• **EXCERPTED TEXT**
########

And that ending? Isabella’s friends take her away for an exorcism, but the car crashes and the screen goes black. “The Devil Inside” then concludes with a title card saying, “The facts surrounding the Rossi Case remain unresolved,” with a link to a website containing more information. The sudden, unresolved ending was booed by audiences and condemned by critics as a cheap marketing stunt — and as of this writing, the tie-in website is no longer online.
- Cast: Fernanda Andrade, Simon Quarterman, Evan Helmuth
- Director: William Brent Bell
- Rating: R
- Runtime: 83 minutes
- Where to Watch: Apple TV, Prime Video
2. Blood Freak
Some bad movies are turkeys, but only “Blood Freak” turns a man into a bloodthirsty turkey-headed monster thanks to some mutated meat. The motorcycle-riding Vietnam vet Herschell (Steve Hawkes) makes a fateful encounter with two Florida sisters: saintly Angel (Heather Hughes) wants to help Herschell get back on his feet, while sinful Anne (Dana Cullivan) wants to seduce him with sex and marijuana.
Reefer madness takes hold, and Herschell gets a job at a local turkey farm. Unscrupulous scientists bribe Herschell into eating experimental, chemically-treated turkey meat, which transforms him into the “blood freak” of the title. Now sporting an enormous turkey head, Herschell is compelled to mutilate and kill other drug users so that he can drink their blood (not easy, with that beak).
Nothing can stop Herschell’s killing spree, except possibly the power of … prayer? Yes, 1972’s “Blood Freak” is the world’s only turkey-themed anti-drug religious horror film, and if the didactic dialogue isn’t enough to drive the point home, co-director Brad F. Grinter repeatedly stops the film to chain-smoke in a wood-paneled room and lecture the audience. “Blood Freak” is one bad trip of a movie.

########

Stored entries

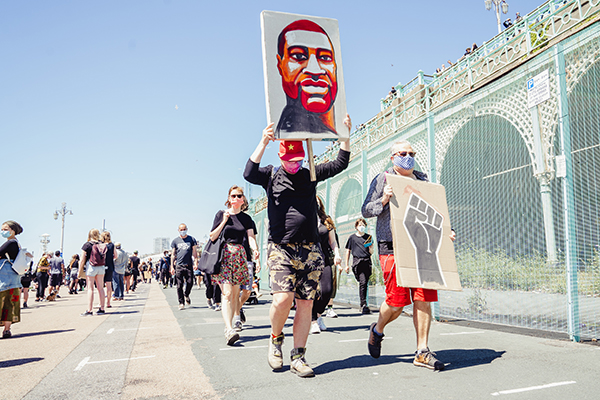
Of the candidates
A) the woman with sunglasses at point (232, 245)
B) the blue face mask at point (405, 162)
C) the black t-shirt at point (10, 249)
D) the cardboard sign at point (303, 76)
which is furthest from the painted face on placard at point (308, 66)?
the black t-shirt at point (10, 249)

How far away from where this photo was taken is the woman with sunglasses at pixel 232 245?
5523 millimetres

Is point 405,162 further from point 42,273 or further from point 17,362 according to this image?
point 42,273

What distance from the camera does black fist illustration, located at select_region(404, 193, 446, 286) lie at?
378 cm

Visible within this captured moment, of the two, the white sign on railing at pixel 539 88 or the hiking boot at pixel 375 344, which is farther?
the white sign on railing at pixel 539 88

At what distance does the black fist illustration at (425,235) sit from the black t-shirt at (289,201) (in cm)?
81

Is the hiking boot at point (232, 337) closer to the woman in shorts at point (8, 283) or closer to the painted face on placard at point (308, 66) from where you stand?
the painted face on placard at point (308, 66)

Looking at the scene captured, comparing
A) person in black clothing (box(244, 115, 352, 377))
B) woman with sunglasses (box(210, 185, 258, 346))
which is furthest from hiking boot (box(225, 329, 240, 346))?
person in black clothing (box(244, 115, 352, 377))

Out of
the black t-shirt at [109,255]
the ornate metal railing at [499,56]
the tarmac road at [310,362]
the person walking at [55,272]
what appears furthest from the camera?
the person walking at [55,272]

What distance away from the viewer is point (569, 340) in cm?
468

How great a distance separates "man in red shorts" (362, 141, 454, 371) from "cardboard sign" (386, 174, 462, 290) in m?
0.11

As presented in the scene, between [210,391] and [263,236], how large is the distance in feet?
52.6

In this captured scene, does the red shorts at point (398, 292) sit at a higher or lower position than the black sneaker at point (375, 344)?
higher

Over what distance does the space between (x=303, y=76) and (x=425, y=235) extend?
1.76 metres

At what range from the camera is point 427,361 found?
3.50 meters
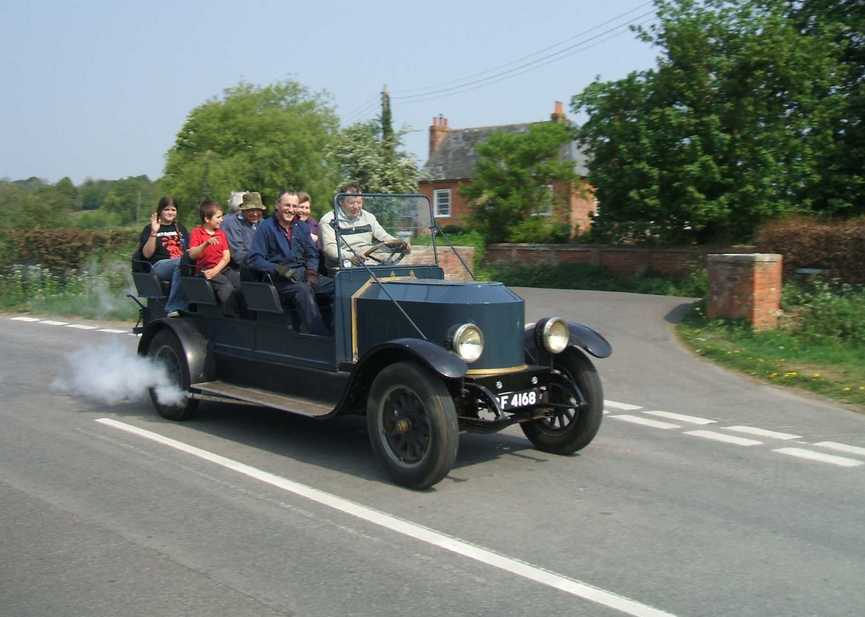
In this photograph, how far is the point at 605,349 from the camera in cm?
720

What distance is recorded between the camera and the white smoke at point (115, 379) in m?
8.83

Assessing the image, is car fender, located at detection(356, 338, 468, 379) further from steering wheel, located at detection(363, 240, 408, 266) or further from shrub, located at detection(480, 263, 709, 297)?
shrub, located at detection(480, 263, 709, 297)

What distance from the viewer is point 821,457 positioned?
25.1ft

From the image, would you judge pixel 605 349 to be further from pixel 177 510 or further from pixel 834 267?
pixel 834 267

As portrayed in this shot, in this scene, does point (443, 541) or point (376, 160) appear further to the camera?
point (376, 160)

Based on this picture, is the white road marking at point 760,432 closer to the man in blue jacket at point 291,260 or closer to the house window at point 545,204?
the man in blue jacket at point 291,260

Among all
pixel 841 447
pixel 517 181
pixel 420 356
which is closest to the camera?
pixel 420 356

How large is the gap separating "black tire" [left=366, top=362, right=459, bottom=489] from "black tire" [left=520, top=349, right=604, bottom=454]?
135cm

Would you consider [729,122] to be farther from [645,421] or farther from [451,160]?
[451,160]

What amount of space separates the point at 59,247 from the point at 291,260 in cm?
1728

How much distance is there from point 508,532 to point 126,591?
2161 millimetres

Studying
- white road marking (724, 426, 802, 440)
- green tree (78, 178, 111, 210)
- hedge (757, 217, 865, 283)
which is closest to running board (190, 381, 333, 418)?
white road marking (724, 426, 802, 440)

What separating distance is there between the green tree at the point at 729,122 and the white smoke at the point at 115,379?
44.9ft

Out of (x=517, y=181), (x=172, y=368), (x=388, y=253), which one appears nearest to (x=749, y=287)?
(x=388, y=253)
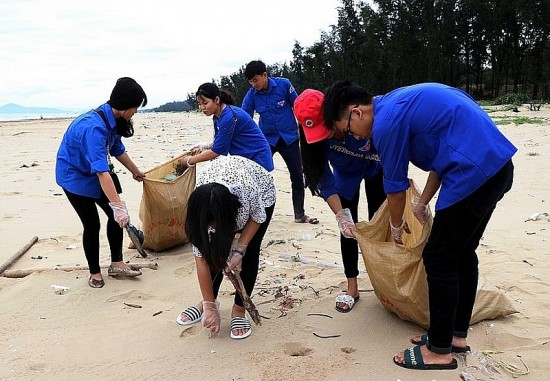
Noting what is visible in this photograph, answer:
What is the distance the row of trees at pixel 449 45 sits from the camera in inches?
1033

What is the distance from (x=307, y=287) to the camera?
3.12m

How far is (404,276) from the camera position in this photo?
2.31m

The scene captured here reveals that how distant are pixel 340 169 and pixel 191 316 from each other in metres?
1.13

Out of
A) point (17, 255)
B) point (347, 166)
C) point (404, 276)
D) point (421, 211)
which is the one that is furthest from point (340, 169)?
point (17, 255)

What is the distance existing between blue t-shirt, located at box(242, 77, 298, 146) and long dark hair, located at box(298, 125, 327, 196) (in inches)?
85.1

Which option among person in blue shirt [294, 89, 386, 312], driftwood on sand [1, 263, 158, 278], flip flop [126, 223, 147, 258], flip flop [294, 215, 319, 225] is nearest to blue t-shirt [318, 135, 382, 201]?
person in blue shirt [294, 89, 386, 312]

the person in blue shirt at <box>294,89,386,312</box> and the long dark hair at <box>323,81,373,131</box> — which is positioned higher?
the long dark hair at <box>323,81,373,131</box>

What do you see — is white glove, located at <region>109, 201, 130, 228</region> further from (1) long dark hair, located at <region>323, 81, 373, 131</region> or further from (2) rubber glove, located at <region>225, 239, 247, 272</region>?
(1) long dark hair, located at <region>323, 81, 373, 131</region>

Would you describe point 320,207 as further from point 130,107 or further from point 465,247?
point 465,247

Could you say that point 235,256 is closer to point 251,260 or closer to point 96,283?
point 251,260

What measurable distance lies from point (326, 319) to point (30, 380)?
4.75ft

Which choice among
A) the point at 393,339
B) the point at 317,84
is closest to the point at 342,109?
the point at 393,339

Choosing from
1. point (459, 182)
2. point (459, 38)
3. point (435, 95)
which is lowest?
point (459, 182)

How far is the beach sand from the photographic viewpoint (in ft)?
7.29
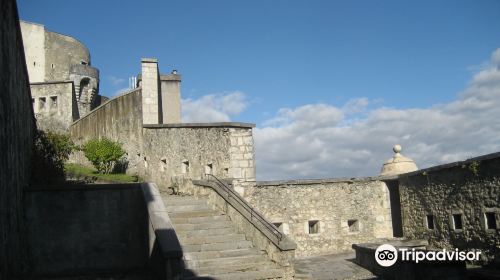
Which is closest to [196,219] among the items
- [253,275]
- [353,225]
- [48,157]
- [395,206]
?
[253,275]

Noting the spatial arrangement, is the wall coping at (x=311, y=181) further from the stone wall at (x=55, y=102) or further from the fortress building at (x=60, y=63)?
the fortress building at (x=60, y=63)

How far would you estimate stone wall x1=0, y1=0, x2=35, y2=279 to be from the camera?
6891 mm

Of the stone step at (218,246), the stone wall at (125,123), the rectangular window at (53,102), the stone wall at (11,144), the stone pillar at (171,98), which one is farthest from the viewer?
the rectangular window at (53,102)

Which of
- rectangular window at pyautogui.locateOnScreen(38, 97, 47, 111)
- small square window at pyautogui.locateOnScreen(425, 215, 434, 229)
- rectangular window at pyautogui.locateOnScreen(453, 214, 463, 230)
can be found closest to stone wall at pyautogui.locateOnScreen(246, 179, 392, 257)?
small square window at pyautogui.locateOnScreen(425, 215, 434, 229)

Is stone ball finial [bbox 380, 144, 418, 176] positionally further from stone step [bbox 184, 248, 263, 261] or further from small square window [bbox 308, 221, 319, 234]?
stone step [bbox 184, 248, 263, 261]

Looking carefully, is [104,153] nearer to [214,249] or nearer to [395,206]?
[214,249]

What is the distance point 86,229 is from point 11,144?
2810 mm

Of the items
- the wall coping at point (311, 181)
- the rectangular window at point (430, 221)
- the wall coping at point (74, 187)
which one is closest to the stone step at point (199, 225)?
the wall coping at point (74, 187)

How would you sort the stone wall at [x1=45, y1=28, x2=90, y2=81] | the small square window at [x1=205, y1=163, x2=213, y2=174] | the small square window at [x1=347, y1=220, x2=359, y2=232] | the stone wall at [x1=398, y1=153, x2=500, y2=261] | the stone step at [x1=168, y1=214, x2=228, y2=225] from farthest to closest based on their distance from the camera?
the stone wall at [x1=45, y1=28, x2=90, y2=81] → the small square window at [x1=347, y1=220, x2=359, y2=232] → the small square window at [x1=205, y1=163, x2=213, y2=174] → the stone wall at [x1=398, y1=153, x2=500, y2=261] → the stone step at [x1=168, y1=214, x2=228, y2=225]

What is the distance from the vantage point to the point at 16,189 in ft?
27.8

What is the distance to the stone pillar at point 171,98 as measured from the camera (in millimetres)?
20719

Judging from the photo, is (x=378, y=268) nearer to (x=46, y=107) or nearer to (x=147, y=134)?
(x=147, y=134)

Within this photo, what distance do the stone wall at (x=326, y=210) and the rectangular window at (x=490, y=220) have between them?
5113mm

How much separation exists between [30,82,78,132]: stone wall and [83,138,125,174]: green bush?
14186 millimetres
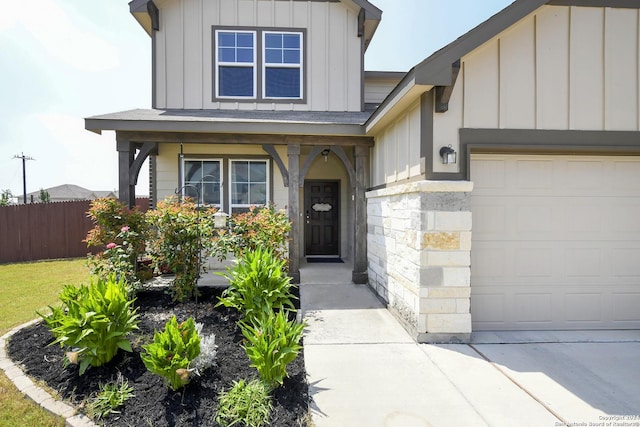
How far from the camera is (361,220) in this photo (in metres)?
6.64

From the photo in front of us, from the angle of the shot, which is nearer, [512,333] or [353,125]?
[512,333]

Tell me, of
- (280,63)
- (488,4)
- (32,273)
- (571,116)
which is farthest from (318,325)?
(488,4)

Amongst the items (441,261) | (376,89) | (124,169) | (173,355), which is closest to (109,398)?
(173,355)

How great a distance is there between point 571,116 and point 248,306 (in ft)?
14.6

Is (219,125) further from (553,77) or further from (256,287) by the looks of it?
(553,77)

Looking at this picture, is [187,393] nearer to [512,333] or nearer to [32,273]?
[512,333]

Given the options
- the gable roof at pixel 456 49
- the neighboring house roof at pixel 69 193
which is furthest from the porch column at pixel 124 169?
the neighboring house roof at pixel 69 193

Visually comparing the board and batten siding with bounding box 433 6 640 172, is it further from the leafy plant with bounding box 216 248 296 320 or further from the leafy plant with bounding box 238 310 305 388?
the leafy plant with bounding box 238 310 305 388

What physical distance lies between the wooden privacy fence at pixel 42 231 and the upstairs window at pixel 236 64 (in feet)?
16.8

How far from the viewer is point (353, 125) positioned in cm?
621

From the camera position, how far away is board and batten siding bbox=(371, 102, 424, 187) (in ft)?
13.8

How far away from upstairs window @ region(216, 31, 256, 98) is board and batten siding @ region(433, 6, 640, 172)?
5.06m

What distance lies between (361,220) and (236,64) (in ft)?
14.6

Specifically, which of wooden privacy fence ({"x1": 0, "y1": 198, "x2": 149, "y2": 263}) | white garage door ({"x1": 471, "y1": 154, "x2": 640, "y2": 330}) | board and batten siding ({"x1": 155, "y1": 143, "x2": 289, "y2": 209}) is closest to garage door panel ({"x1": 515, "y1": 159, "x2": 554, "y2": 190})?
white garage door ({"x1": 471, "y1": 154, "x2": 640, "y2": 330})
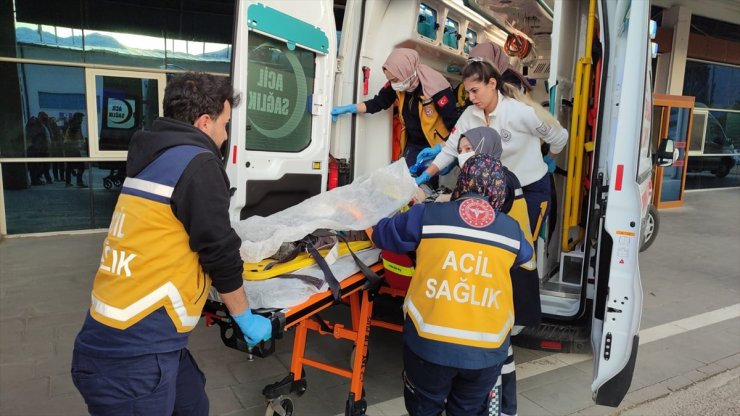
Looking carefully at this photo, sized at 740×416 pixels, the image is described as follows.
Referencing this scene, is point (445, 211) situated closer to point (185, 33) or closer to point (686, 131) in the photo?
point (185, 33)

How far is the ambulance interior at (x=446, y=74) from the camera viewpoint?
134 inches

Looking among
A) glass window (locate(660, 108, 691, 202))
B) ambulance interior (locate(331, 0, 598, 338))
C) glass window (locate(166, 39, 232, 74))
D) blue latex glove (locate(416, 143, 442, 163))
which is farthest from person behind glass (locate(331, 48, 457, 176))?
glass window (locate(660, 108, 691, 202))

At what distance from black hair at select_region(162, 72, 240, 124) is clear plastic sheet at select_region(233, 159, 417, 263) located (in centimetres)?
71

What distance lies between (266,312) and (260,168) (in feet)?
4.70

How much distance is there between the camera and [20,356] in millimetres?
3602

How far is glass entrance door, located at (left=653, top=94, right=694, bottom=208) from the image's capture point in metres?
9.84

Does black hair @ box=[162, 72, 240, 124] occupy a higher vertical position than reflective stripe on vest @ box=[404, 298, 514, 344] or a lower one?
higher

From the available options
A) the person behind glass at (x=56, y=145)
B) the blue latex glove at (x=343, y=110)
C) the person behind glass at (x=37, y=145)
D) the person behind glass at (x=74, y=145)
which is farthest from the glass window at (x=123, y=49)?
the blue latex glove at (x=343, y=110)

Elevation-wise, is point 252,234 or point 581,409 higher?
point 252,234

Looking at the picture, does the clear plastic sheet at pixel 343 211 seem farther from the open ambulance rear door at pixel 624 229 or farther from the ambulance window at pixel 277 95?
the open ambulance rear door at pixel 624 229

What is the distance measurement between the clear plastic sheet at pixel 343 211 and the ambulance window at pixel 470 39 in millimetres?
2907

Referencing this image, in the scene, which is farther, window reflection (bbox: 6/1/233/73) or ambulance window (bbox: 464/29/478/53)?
window reflection (bbox: 6/1/233/73)

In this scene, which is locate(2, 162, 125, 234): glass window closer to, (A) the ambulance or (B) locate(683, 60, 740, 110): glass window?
(A) the ambulance

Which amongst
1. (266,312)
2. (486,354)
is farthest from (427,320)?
(266,312)
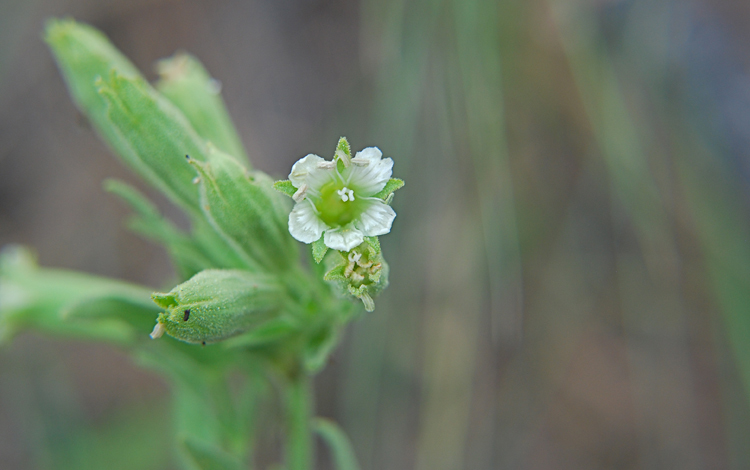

########

• **EXERCISE TASKS**
1. Answer these questions from the movie text:
(a) What happens to the car taking Isabella away for an exorcism?
(b) In what year did "Blood Freak" come out?
(c) Which actor plays Herschell?
2. List every performer named in the movie text, whether in a cast line or in parentheses after a character name.
3. Pick up the movie text after its last sentence and write what comes next.

• **TASK RESULTS**
1.
(a) It crashes.
(b) 1972
(c) Steve Hawkes

2. Fernanda Andrade, Simon Quarterman, Evan Helmuth, Steve Hawkes, Heather Hughes, Dana Cullivan

3.
- Cast: Steve Hawkes, Dana Cullivan, Heather Hughes
- Director: Brad F. Grinter and Steve Hawkes
- Rating: Not rated
- Runtime: 86 minutes
- Where to Watch: Plex
1. Manos: The Hands of Fate
Directed in 1966 by El Paso, Texas fertilizer salesman Harold P. Warren, who wanted to prove that anyone could make a movie, everything about “Manos: The Hands of Fate” defies belief. A family takes a wrong turn while on vacation, falling into the nightmarish hands of satyr housekeeper Torgo (John Reynolds) and his mustachioed Master (Tom Neyman), who leads a cult dedicated to the god Manos. (“Manos” translates to “hands” in Spanish, making the full title “Hands: The Hands of Fate.”)
That simple summary fails to convey the full experience of watching “Manos,” which functions like a cinematic endurance test for even the most jaded bad movie fan. Warren’s inexperience as a director (and star — he plays the family patriarch) shines through in every badly shot frame. Clumsily edited and poorly dubbed, the finished film — which includes a catfight among the Master’s diaphanously gowned wives, and an extended driving sequence where the absent opening credits should have been — is a hypnotic and haunting failure.
“Manos” was virtually unknown before being featured on “Mystery Science Theater 3000” in what is now considered the series’ best episode. The film has gone on to inspire sequels, a video game, and multiple stage productions (including the puppet musical “Manos: The Hands of Felt”) proving that “Manos: The Hands of Fate” is the best of the absolute worst.